While Peregrin is only about 3 hours long, it did have a few technical issues despite the relatively simple mechanics. There were a few superficial physics oddities, like falling off carried boulders or launching far into the air, out of the camera's view. The most heinous issues occurred on the edges of screens, where animals tended to get stuck. One of the Toads found itself in no man's land and could not be possessed. In another section, Abi died and yet the game progressed to the next area, leaving her languishing off screen when the checkpoint restarted. Some issues did break the game, and this meant replaying 10-20 minutes from the start of a chapter. A few crashes were also observed but checkpoints are numerous. Some bugs have been fixed with recent patches but there is potential for more trouble related to the screen transitions.
Adopting a painted visual style, Peregrin looks like it is made from colored and textured paper. Landscapes are flat and comprise of muted colors, like greys and browns, which suit its post-apocalyptic setting. The creatures Abi controls have simplistic animations and designs, but they stand out amidst the torn landscapes. Audio is fairly subdued, but the voice work for Abi and other characters is quite good. Music is adequate for the sombre adventure, featuring long and repetitive cello chords and mechanical rattling background noises. The music and visuals do aid in giving the desolate adventure a particularly introspective mood.
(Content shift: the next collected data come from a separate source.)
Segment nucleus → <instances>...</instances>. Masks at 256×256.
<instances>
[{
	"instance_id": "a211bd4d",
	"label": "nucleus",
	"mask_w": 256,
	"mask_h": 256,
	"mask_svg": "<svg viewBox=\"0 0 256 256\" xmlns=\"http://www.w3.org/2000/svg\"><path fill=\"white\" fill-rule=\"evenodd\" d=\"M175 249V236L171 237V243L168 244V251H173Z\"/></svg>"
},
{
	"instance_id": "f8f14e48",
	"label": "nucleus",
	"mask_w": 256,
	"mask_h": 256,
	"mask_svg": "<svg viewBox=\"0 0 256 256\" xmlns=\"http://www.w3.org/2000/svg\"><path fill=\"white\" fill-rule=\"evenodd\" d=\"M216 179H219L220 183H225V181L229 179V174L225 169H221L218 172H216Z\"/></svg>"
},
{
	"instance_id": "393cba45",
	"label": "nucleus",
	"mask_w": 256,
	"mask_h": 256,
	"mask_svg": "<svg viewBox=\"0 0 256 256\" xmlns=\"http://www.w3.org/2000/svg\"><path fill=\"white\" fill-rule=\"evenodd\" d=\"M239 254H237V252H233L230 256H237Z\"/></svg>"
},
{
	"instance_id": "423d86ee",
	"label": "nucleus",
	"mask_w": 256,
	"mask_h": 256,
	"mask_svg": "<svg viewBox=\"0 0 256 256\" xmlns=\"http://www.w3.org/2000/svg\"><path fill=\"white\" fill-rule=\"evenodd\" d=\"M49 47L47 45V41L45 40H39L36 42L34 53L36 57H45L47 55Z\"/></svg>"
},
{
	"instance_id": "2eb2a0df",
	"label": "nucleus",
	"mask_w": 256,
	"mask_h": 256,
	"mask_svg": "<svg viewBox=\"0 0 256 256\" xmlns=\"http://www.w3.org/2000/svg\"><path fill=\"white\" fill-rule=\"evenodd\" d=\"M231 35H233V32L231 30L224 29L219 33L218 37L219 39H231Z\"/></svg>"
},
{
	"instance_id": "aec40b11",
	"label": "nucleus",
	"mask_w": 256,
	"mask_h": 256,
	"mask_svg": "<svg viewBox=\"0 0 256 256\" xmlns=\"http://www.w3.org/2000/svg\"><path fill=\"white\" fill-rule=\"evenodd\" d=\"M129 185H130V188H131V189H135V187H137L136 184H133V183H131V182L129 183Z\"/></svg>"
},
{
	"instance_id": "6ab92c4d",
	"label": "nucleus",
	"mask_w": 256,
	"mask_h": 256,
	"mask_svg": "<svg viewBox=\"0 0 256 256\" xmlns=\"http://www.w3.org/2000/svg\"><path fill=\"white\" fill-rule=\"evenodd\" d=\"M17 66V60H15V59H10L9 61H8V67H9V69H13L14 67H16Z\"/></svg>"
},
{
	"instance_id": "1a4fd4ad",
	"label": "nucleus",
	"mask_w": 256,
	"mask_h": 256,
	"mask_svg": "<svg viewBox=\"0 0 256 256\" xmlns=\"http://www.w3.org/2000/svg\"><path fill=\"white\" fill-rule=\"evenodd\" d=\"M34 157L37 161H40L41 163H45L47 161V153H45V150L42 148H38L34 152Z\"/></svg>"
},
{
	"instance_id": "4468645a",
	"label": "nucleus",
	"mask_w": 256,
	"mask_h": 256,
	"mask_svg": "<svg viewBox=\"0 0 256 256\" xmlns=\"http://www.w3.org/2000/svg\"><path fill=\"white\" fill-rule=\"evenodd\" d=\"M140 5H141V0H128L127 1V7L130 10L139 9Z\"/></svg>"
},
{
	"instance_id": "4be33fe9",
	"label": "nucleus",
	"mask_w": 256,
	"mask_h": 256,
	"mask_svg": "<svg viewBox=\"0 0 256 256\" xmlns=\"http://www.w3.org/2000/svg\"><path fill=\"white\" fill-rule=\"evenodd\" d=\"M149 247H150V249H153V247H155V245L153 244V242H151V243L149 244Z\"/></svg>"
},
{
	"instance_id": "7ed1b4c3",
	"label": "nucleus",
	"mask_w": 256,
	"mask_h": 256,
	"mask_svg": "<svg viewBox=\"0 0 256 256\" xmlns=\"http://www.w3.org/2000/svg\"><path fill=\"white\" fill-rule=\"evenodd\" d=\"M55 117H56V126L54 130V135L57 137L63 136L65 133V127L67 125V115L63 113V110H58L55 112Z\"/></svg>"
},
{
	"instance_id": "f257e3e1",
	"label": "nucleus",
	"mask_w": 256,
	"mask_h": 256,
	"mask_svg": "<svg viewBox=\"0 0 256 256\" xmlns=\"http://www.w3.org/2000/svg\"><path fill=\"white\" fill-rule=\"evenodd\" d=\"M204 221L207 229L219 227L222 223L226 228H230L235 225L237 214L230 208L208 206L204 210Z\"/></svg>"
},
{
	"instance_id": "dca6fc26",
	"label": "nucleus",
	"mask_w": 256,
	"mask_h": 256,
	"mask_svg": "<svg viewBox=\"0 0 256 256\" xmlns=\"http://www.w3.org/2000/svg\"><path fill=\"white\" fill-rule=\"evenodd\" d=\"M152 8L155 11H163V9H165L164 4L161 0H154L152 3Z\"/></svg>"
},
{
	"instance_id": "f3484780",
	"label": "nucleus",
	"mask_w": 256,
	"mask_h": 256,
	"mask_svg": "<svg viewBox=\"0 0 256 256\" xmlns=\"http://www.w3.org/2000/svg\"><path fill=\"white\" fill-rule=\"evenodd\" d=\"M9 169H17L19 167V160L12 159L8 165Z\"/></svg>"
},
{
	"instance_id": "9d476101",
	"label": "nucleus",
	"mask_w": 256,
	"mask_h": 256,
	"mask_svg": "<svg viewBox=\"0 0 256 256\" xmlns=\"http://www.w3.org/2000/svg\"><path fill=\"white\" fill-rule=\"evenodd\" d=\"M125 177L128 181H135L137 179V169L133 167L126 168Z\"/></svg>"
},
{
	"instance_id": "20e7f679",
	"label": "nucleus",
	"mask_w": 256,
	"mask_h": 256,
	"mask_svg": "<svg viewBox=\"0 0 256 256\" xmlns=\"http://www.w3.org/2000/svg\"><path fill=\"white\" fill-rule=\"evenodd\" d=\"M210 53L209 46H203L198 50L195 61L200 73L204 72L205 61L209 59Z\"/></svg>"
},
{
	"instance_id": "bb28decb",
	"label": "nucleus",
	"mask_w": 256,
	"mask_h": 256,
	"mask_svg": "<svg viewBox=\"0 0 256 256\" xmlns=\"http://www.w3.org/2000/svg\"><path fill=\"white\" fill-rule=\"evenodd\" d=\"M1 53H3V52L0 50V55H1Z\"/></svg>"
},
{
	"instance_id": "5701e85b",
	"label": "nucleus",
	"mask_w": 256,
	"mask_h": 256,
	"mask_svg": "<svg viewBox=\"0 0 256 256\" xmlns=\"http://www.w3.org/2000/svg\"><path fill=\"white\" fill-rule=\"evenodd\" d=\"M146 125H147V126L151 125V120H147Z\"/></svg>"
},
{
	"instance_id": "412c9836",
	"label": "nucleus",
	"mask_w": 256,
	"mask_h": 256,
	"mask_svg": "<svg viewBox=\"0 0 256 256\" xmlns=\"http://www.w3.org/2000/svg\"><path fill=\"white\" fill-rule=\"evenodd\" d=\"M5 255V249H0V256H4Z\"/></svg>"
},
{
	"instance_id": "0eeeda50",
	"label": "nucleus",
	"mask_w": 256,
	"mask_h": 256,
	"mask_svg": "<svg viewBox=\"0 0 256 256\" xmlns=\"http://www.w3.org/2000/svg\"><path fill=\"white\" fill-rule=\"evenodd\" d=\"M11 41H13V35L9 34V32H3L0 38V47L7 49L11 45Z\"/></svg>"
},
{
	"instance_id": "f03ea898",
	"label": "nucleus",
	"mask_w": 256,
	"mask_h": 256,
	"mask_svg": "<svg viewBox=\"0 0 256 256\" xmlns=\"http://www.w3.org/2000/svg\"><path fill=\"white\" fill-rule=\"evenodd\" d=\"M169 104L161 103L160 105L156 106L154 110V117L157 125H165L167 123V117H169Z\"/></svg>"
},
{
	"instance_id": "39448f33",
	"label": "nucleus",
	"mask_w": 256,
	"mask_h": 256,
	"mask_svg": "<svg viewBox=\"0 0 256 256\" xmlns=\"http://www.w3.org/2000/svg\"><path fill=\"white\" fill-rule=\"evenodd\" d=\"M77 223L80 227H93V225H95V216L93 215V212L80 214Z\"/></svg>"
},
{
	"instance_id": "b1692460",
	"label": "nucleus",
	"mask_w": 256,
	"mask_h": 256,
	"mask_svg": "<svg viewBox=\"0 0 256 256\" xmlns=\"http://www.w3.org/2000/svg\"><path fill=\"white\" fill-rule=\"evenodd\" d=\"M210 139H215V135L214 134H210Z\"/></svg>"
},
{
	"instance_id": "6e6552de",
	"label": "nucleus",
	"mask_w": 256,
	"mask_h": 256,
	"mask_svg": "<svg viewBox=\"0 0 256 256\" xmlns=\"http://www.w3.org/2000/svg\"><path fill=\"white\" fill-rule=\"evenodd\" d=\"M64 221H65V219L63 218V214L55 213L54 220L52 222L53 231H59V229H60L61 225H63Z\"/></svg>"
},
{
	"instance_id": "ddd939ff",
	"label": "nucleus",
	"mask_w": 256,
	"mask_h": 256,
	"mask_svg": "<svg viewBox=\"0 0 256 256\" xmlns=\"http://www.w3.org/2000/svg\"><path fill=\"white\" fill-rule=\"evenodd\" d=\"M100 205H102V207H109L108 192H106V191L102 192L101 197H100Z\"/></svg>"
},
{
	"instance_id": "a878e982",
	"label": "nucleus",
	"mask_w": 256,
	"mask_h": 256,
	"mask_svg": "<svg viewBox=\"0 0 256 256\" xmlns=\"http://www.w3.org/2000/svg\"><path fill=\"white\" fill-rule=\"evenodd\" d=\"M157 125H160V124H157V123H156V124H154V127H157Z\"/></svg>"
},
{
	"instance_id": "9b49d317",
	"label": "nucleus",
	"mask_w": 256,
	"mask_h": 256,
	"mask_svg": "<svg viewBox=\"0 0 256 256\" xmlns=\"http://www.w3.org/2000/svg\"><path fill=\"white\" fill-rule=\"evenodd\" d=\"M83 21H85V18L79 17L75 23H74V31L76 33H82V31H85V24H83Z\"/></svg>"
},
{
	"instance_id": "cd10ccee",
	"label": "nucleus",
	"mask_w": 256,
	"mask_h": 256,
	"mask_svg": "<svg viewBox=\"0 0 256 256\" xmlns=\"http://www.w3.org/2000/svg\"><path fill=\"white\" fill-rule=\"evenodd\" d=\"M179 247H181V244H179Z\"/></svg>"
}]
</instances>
Peregrin is not a bad game; it just doesn't do quite enough to stand out from the dense crowd of indie releases. Possessing animals drives the puzzles and, while there are some adequate challenges, it generally feels more like work as the solutions take longer to implement than it takes to identify them. Numerous delays, like when crossing screens or possessing creatures, don't help the flow either. A few technical issues detract from the presentation, which relies on a pleasant flat visual style and appropriate low-tempo music. It is unlikely that you will regret playing Peregrin, but it is also doubtful you will remember playing it, in the years to come.